Wow. That Rinkhals has got to be the most beautiful snake I've seen. Very cool. Glad there is people like you working with hots, so people like me can see them.
Thanks,
Scott


----------



## Transylvania (Feb 23, 2007)

Wow, beautiful snakes! Do you have a gaboon viper? They're my favorite.


----------



## dazbuzz (Feb 24, 2007)

a black mamba! wow dude respect:worship: :worship: :worship: :worship:


----------



## Crotalus (Feb 24, 2007)

Arietans said:


> The puff adder bite happened through absolute complacency and a belief in my own immortality. The snake in question was a five footer used for milking. The snake was always sedate, and you kinda get used to it doing nothing. One morning I removed it and just placed it on a shelf near the cage while I was cleaning. The moment I got within range it bit me about three inches above the knee. The pain is indescribable and not something I would recommend being bit by. I spent two weeks in hospital, a whole lot of surgery and it took me around six months to learn how to walk properly again.
> 
> The boomslang bite happened during a demonstration. I lost control of the snake trying to keep it away from a child that ran forward to take a closer look. I obviously startled it, and it bit me just below the neck. A rather painless bite.
> 
> The rinkhals bit me near the end of last year. I was feeding the snake and it decided to come and fetch its own food. It bit me on the hand. It was a good bite that almost killed me, but I think it was more shock than the venom itself. I spent a few days in hospital.

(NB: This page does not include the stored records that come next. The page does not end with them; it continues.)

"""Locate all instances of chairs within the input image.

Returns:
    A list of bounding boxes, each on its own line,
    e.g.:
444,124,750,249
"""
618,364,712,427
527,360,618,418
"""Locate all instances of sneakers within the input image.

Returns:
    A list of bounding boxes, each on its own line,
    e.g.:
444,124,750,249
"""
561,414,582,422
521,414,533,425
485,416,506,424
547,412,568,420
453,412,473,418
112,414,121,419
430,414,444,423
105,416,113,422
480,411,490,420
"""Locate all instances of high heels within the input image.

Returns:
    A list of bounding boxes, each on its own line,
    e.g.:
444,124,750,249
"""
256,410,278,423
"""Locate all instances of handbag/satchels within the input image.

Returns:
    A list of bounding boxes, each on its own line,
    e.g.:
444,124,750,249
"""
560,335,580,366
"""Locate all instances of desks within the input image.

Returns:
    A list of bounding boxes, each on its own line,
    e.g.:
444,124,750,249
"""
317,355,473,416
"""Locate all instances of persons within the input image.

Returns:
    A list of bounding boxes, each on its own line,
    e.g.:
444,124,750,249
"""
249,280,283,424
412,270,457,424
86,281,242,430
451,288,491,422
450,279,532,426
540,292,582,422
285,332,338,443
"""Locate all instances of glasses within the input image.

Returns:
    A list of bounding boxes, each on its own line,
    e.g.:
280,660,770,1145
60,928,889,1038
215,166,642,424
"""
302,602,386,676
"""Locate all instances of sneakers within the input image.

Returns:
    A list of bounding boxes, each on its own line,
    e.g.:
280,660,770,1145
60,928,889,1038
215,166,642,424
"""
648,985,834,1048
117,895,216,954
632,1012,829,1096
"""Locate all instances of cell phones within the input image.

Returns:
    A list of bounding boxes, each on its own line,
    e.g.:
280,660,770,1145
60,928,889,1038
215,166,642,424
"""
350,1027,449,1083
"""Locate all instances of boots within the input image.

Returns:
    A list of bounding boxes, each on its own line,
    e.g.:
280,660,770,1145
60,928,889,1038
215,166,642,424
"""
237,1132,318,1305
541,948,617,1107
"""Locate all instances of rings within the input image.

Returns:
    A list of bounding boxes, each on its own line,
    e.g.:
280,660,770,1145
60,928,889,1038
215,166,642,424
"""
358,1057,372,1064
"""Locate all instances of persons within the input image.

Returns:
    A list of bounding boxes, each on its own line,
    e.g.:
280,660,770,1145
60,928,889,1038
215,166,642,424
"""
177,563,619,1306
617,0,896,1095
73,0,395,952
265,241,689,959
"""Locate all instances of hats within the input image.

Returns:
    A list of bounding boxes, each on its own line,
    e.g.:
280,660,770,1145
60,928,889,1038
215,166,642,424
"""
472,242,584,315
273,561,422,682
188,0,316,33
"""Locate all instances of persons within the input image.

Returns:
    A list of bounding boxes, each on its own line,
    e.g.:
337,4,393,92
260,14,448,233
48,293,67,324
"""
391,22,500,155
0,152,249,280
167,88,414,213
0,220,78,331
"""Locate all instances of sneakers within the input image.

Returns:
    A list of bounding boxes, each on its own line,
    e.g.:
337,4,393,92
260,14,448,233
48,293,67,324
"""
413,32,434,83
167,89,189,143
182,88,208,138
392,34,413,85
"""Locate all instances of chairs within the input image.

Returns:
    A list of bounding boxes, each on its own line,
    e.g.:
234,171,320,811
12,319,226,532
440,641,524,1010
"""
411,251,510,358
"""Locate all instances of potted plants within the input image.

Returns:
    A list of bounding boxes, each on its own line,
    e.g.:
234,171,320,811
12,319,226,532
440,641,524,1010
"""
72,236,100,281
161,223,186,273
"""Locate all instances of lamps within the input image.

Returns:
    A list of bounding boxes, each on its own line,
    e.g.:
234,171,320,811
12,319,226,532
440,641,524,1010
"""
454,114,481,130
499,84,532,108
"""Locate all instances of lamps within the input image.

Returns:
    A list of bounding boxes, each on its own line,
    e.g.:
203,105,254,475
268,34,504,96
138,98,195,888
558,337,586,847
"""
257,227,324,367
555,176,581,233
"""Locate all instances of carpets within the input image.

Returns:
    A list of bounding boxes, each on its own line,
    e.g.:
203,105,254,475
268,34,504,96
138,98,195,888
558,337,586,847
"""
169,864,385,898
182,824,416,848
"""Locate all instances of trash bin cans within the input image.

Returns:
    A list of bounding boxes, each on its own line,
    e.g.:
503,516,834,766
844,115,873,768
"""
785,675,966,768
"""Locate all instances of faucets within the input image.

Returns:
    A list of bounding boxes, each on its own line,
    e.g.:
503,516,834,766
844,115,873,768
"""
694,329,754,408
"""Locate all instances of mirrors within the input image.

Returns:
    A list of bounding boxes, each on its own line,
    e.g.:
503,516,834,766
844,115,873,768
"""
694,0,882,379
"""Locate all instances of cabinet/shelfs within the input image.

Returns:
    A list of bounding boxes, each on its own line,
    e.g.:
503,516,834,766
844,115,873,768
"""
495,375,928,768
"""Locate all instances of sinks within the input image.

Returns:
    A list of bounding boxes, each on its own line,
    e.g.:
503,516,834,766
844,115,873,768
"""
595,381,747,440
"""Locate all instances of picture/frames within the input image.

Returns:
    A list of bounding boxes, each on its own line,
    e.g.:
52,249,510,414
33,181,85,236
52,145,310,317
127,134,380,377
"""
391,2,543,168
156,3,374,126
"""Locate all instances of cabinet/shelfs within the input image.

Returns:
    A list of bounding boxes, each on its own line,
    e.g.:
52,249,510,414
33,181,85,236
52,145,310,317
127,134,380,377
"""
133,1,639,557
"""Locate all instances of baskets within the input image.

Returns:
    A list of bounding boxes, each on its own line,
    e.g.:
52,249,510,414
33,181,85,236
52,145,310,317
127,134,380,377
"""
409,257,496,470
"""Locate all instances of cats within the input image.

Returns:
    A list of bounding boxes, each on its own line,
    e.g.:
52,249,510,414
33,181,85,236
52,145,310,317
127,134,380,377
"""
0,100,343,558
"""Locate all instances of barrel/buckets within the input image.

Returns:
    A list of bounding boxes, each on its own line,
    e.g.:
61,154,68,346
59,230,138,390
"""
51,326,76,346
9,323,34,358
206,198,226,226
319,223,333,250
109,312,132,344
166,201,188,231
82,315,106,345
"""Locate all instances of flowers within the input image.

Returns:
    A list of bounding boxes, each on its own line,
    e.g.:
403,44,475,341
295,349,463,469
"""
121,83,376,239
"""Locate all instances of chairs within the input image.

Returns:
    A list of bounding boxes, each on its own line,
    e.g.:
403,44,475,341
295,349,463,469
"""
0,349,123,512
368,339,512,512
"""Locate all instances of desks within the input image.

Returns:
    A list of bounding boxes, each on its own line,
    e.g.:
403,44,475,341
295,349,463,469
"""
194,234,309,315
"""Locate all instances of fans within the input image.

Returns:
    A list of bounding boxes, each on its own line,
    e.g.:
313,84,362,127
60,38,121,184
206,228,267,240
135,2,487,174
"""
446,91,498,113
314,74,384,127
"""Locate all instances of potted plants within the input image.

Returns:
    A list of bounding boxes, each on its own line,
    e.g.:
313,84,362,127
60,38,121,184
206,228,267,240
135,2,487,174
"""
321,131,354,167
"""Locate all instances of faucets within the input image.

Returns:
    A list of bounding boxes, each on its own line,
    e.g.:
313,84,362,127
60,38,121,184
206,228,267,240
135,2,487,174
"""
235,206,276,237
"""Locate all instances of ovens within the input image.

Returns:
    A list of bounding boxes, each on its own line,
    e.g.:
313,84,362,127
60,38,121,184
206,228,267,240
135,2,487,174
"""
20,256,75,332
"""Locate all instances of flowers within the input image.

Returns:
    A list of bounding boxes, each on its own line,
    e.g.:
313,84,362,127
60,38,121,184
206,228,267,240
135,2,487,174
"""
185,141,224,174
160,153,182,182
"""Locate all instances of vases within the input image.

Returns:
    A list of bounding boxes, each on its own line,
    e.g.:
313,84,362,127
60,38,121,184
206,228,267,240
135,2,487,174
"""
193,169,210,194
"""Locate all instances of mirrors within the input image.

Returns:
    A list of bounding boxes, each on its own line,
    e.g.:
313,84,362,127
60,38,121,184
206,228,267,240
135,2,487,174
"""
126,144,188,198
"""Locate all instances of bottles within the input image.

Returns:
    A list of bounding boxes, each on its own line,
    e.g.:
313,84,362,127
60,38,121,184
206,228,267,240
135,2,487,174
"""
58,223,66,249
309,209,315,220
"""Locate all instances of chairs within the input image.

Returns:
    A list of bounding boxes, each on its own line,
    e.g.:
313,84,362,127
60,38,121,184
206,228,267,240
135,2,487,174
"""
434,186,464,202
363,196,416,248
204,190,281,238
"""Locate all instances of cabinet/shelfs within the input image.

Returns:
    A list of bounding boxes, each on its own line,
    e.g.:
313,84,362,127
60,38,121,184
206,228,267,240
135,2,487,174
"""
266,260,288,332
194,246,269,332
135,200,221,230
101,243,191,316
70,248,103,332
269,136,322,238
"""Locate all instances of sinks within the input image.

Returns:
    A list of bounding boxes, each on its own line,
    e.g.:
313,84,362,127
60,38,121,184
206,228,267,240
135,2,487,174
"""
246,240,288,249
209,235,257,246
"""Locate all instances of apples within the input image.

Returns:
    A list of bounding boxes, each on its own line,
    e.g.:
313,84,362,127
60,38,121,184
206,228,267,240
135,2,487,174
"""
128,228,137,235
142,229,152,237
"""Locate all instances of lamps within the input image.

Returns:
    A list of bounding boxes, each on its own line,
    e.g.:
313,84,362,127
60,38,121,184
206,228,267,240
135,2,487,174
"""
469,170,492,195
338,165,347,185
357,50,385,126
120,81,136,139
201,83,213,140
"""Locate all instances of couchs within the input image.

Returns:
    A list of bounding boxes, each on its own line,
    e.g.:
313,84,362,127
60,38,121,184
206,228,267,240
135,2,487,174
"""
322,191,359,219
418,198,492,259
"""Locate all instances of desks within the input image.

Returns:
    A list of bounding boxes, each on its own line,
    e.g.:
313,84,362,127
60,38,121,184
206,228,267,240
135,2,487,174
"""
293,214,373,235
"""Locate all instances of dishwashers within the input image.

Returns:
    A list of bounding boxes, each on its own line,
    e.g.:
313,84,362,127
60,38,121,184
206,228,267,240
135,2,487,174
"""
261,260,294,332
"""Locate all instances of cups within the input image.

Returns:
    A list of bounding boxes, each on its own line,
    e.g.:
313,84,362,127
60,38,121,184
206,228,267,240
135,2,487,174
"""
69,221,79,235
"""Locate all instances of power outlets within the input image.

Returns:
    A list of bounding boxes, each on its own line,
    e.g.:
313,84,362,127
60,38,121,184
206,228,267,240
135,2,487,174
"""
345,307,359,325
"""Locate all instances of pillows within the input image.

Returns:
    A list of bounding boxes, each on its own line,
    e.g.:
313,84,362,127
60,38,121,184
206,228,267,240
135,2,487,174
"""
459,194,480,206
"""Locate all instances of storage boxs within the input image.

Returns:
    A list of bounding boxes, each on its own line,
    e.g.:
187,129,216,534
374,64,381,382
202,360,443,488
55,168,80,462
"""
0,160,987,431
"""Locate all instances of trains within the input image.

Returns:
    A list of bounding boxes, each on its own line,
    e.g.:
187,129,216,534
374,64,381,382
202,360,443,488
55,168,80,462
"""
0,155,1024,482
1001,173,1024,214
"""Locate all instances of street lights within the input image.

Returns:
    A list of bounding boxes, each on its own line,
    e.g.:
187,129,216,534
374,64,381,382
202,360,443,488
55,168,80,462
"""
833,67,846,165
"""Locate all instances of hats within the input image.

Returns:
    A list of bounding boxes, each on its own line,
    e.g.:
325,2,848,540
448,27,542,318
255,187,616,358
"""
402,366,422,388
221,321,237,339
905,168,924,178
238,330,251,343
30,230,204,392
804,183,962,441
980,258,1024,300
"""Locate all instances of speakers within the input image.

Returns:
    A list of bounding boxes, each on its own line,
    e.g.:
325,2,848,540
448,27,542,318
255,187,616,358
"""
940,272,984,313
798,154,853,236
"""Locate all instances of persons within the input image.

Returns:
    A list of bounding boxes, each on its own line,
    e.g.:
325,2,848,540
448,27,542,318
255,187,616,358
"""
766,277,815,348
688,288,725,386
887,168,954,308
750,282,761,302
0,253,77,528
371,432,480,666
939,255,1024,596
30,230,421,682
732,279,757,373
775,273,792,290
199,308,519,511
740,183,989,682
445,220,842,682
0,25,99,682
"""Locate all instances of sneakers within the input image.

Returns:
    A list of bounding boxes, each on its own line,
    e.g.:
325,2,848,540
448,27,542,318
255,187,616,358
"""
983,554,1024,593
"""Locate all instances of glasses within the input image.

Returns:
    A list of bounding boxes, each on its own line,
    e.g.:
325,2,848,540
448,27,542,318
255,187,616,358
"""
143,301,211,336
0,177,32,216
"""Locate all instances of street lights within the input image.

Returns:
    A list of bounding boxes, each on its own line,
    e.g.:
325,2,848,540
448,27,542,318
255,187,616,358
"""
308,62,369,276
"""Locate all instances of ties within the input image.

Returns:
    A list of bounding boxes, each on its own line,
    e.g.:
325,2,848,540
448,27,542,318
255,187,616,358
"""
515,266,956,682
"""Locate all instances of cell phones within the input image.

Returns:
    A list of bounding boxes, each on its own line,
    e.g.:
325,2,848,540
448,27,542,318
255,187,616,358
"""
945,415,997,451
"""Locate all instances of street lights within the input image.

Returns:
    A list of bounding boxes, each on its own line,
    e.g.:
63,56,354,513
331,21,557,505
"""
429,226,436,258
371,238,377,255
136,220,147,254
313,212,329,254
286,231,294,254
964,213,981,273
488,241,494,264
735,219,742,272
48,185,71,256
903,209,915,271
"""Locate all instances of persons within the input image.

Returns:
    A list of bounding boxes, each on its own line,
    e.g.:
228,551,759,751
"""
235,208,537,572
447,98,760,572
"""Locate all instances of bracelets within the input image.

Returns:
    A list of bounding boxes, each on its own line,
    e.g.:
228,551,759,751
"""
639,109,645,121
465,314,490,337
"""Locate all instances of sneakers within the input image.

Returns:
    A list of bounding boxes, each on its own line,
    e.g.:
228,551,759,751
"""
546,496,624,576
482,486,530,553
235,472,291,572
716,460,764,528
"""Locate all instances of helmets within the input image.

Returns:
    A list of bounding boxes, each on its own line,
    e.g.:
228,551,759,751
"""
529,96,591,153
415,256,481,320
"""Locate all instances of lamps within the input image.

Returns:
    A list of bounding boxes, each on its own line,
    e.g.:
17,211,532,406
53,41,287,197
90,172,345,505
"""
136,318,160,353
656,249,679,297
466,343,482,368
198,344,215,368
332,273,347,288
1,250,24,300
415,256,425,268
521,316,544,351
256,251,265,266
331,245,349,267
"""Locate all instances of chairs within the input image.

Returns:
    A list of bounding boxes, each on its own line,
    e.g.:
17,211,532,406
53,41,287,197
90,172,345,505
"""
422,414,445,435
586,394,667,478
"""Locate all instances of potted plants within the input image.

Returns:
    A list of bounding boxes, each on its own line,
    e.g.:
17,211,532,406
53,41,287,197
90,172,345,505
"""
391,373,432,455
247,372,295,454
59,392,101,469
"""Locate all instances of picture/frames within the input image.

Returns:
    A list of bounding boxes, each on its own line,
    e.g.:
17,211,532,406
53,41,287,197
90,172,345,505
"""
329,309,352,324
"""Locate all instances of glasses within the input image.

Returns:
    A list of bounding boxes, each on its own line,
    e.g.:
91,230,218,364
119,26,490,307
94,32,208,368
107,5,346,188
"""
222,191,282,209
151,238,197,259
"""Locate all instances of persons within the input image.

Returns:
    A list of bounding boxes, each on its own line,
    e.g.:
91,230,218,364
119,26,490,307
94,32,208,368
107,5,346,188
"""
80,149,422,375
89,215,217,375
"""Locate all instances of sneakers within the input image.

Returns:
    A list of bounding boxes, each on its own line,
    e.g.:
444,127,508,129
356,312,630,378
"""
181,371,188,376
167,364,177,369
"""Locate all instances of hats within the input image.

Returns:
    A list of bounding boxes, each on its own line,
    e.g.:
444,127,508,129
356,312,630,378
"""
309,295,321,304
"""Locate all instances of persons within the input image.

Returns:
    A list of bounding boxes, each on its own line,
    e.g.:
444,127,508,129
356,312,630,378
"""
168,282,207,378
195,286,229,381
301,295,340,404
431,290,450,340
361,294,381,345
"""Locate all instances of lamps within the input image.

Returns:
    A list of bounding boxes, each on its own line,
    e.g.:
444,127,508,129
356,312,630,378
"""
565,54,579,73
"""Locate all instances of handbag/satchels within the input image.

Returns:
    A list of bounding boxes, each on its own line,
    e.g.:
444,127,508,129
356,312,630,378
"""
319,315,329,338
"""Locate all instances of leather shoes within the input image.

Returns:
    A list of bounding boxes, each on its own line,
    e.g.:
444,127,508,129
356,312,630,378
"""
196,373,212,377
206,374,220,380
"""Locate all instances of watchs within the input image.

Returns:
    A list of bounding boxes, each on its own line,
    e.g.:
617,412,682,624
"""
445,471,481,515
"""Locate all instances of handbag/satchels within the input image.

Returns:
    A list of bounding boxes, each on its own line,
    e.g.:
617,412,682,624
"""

How long have you kept vens?

Did you freehandle the boomslang in a classroom?
I remember your comment on my rattler picture and after reading your bite reports I must say that was a odd comment.

/Lelle


----------



## Arietans (Feb 26, 2007)

> How long have you kept vens?


About 15 years




> Did you freehandle the boomslang in a classroom?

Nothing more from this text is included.